Jamie Lloyd has all the bases covered with his new production of Richard III. After an acclaimed first season at the ‘transformed’ Trafalgar Studios, theatregoers are excited and bringing another star to the stage attracts a new crowd. Taking on Richard is Martin Freeman, of Hobbit and Sherlock fame, giving an assured performance within a show full of eye-catching touches.
Lloyd would, I am sure, be proud to be called populist. This Richard III is remarkable for its clarity. Helpful gestures ensure those pesky family trees, important to claiming the disputed throne, are clear. Staged as a Cold War thriller, set among military coups in the 1970s, there’s a cinematic air that aids the plot and adds a contemporary feel.
Also, there’s plenty of action. It’s often commented that the killing in Richard III takes place off stage. Lloyd is having none of this: Richard brutally murders Anne before our eyes and the blood flows freely – if not quite enough to justify the pre-show hype around being splattered if you are in the front rows.
Angling the play as a spy story and all the gore make the show feel fresh and enable Lloyd’s interpretation. I wonder if anyone else feels they have seen too much filming and recording on stage by now? Nonetheless, a sense of paranoia is efficiently created. Seated in a war room, playing with toy soldiers, this is a modern military world familiar from recent Shakespearean productions. It’s a shame that Richard’s famous line about his horse is thrown away but, if not revelatory, Lloyd is on sound enough ground.
Freeman’s Richard is a serious fellow, as it’s the politics and the twisted practicalities of power that are emphasised. There are laughs, but quite a few are sacrificed to the speed of delivery and that bloodthirsty touch. The acting is consistent and intelligent, with touches of charisma and addresses to the audience that will please fans.
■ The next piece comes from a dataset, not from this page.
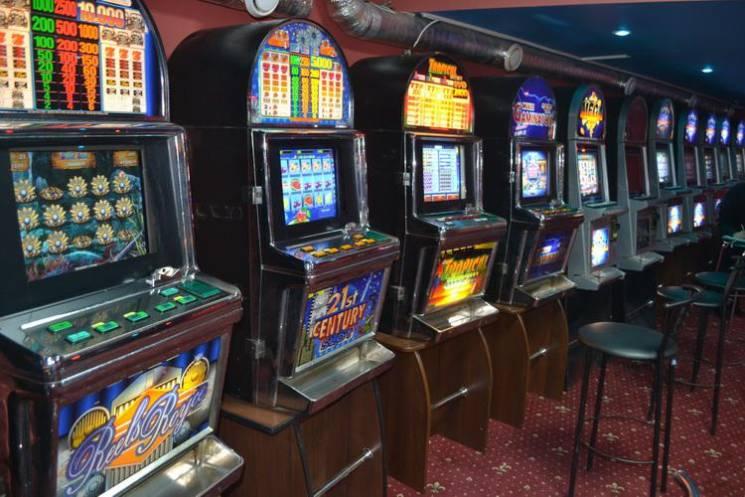 шлюшка в зале игровых автоматов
It is the thoroughness that makes you admire Lloyd. This is a strong supporting cast – especially of women. Maggie Steed gives a bold performance as an increasingly bizarre Queen Margaret, calmly sipping tea as prophecies of doom are fulfilled. Gina McKee, too talented an actress for the relatively small role of Queen Elizabeth, is outstanding – bringing home the emotional impact of Richard’s tyranny. Jo Stone-Fewings is also superb as Buckingham, Richard’s “other self”, presenting the crown as if won at a game show.
Final praise to Ben and Max Ringham for their sound and music. With a microphone frequently used to emphasise public announcements, sound indicating changes of scene and music that makes the atmosphere gripping, the Ringhams’ work is a good example of how detailed and committed this show is.